Abstract

This paper investigates the feasibility of predicting nitrate contamination from agricultural sources using multi-layer perceptron artificial neural networks (MLP-ANNs). The approach consists in training an MLP-ANN to predict nitrate concentrations based on a set of indirect measurements, such as pH, electrical conductivity, temperature and groundwater level. These are simpler and more economical than direct measurements, and they can be continuously collected on-site, rather than by performing laboratory tests. The approach has been validated in the nitrate vulnerable zone of the Arborea plain (central western Sardinia, Italy) by comparing the results obtained with different MLP-ANN models in order to find the most efficient model. The results show that the MLP-ANN-based model is a time- and cost-efficient method for predicting nitrate concentration.

INTRODUCTION

Groundwater is an important resource exploited for human consumption, and agricultural and industrial activities. One of the common kinds of pollution, in both surface and groundwater, that may affect agricultural and industrial areas, is nitrate contamination. To tackle this form of pollution, in 1991 the Council of the European Communities promulgated European Nitrates Directive 91/676/EEC with the objective of reducing water pollution caused or induced by nitrates from agricultural sources (fertilizers and organic slurry) and preventing contamination from further increasing by defining Nitrate Vulnerable Zones (NVZs). Nitrate contamination is a major issue in the region of Sardinia, particularly in the Arborea plain NVZ where intensive agriculture practices and farming are the major pillars of the local economy. Due to this leading role, agricultural practices have seen a substantial increase in the use of chemical and organic fertilizers to enhance productivity. In addition, the intensive use of groundwater for irrigation has caused the deterioration of groundwater and, in particular, the surficial aquifer, making the area more vulnerable to nitrate contamination. In fact, in the Arborea NVZ, groundwater nitrate concentration very often exceeds the water quality standard of 50 mg/l set by the Drinking Water Directive 80/778/EEC and its 98/83/EC revision.

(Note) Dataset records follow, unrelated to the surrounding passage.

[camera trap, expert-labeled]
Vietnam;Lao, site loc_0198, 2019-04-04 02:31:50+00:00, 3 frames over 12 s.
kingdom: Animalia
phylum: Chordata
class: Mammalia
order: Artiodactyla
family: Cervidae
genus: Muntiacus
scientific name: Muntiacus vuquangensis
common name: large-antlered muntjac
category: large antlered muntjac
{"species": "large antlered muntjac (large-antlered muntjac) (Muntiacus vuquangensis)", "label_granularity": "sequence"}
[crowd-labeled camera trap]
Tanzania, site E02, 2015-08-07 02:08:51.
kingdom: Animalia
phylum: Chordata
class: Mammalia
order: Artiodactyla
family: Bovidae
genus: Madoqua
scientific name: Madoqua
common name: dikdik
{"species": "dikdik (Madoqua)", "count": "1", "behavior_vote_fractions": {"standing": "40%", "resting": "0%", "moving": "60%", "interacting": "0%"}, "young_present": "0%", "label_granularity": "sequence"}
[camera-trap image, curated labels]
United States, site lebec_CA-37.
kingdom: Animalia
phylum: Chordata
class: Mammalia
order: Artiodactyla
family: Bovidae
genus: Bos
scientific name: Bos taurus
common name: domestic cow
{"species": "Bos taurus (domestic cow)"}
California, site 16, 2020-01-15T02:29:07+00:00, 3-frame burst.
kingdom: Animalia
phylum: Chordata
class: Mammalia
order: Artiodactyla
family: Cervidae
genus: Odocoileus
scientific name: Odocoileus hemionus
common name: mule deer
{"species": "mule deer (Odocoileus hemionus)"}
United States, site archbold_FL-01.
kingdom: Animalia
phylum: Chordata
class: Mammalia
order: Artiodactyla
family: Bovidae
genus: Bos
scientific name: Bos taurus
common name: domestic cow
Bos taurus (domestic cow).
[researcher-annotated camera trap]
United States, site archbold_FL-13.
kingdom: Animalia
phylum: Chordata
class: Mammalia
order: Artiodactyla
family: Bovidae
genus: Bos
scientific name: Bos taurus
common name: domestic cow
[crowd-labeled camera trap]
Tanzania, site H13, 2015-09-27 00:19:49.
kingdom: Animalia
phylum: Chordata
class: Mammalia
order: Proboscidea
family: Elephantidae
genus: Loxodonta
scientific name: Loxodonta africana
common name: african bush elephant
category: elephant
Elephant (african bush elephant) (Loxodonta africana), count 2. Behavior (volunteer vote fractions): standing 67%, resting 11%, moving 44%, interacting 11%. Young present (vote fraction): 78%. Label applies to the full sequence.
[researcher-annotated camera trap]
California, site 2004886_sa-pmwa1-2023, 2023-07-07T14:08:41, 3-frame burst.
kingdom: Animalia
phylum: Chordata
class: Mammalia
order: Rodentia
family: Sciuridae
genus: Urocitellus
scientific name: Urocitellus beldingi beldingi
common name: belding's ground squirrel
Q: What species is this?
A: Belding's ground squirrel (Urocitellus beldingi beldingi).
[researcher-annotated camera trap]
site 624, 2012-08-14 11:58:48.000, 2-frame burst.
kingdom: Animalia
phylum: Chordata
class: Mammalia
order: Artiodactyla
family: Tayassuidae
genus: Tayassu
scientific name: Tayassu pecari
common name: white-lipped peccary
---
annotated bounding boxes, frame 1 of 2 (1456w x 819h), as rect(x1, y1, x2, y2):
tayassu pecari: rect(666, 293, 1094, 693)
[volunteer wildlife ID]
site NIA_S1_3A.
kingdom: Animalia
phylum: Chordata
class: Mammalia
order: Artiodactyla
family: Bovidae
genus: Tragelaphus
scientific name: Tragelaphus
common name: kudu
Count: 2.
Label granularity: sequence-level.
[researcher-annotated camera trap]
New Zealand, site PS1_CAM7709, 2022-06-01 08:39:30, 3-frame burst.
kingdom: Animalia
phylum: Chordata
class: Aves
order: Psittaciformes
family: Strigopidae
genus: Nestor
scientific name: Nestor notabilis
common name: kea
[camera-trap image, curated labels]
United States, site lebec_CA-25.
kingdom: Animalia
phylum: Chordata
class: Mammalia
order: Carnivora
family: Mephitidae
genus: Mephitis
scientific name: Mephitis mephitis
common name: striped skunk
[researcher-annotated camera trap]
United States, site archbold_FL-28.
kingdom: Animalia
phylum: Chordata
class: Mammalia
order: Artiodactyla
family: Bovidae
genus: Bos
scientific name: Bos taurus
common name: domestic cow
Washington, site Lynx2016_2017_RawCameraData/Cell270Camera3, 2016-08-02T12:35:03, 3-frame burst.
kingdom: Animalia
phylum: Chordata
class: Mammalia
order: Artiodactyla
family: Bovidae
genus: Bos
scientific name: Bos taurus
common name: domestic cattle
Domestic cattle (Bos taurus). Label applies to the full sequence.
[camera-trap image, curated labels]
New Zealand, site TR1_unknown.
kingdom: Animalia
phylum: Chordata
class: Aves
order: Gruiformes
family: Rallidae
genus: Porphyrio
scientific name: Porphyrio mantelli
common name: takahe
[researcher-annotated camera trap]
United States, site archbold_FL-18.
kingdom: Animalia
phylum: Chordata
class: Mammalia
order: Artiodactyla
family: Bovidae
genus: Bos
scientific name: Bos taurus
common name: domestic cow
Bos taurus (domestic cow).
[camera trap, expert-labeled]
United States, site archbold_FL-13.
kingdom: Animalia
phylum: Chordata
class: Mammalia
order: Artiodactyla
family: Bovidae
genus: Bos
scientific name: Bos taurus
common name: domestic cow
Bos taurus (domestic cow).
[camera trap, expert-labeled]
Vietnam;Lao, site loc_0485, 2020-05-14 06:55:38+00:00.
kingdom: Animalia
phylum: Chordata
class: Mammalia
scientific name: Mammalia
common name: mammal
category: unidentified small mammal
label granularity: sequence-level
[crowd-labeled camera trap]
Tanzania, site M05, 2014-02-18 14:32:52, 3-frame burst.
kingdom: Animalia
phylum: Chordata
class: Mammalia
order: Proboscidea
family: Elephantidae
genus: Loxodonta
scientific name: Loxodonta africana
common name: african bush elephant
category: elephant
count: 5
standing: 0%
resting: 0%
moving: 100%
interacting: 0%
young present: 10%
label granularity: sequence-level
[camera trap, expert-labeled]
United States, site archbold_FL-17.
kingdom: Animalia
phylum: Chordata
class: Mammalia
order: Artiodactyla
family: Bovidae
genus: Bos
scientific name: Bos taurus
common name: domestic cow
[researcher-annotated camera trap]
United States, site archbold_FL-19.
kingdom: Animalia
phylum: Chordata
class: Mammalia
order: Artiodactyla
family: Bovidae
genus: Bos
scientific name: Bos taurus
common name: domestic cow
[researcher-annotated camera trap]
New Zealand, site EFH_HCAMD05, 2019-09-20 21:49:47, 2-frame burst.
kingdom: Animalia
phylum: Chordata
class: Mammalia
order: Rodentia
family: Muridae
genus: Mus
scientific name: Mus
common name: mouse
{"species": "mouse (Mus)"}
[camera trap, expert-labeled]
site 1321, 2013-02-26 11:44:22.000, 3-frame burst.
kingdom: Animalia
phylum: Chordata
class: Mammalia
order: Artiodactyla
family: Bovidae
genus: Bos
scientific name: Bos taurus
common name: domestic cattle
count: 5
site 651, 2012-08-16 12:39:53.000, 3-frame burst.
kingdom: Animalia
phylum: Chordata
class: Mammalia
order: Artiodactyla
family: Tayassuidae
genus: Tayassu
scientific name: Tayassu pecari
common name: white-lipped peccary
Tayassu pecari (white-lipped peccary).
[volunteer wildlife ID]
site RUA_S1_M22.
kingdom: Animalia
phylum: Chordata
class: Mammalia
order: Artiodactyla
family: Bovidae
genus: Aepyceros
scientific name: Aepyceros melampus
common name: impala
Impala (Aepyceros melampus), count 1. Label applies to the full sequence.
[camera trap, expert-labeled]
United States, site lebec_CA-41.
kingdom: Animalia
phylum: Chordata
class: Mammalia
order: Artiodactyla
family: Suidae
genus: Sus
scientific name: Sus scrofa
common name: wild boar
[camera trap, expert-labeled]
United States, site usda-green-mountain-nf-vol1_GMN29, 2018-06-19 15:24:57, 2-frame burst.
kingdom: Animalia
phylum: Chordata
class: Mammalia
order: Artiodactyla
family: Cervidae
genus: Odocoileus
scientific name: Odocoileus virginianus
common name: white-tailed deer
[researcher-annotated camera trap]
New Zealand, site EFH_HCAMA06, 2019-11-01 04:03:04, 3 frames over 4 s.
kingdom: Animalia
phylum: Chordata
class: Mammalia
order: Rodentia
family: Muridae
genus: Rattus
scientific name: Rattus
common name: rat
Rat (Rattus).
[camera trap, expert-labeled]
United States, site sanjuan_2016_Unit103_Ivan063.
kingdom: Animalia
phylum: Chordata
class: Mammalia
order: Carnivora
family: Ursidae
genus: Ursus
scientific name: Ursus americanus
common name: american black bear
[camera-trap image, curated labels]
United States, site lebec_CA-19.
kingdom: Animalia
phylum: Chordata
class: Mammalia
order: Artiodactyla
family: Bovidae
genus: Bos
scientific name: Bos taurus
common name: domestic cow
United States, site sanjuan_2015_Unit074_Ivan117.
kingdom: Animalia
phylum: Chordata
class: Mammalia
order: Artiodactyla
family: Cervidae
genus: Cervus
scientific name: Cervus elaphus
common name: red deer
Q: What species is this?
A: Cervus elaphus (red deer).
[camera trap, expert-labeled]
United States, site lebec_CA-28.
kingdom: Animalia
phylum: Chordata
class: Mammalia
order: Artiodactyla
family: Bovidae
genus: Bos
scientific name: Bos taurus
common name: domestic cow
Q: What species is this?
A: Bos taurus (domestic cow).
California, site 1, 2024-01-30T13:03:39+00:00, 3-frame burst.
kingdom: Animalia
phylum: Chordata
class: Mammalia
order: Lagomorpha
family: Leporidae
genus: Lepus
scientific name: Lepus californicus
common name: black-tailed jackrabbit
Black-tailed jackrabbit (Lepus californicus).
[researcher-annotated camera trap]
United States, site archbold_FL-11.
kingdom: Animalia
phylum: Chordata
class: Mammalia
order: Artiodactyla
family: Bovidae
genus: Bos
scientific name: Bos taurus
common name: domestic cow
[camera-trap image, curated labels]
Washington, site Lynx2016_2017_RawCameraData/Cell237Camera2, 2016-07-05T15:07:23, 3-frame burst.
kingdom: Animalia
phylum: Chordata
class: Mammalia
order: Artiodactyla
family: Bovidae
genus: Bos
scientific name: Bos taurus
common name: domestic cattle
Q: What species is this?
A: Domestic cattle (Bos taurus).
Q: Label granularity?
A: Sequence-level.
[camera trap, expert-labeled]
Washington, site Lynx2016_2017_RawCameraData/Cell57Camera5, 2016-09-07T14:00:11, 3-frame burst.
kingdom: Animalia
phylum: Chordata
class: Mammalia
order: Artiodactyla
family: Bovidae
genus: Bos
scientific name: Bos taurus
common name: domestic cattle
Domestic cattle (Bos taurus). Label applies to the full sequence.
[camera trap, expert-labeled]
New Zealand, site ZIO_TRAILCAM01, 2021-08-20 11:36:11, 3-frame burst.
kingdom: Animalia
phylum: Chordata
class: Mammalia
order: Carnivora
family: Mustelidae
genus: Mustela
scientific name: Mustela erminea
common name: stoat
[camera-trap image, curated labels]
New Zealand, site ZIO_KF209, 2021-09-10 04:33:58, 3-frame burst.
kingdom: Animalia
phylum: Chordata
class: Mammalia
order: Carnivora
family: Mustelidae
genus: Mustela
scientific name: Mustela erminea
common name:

A variety of studies have been conducted in the Arborea plain to determine the hydrological features of the area (Ghiglieri et al. 2016), to explore saltwater intrusion phenomena (Barrocu et al. 2004), and to investigate the intrinsic vulnerability of the shallow aquifer (Foddis et al. 2015b) and nitrate contamination (Foddis et al. 2015b, 2017). Due to the complex hydrological system in the area, the hydrogeological domain with all its peculiar features still needs to be further explored. Consequently, to address the need to model and predict nitrate contamination in agricultural areas, further research should be directed towards innovative approaches that make it possible to predict nitrate concentration in an efficient manner, in terms of both time and cost.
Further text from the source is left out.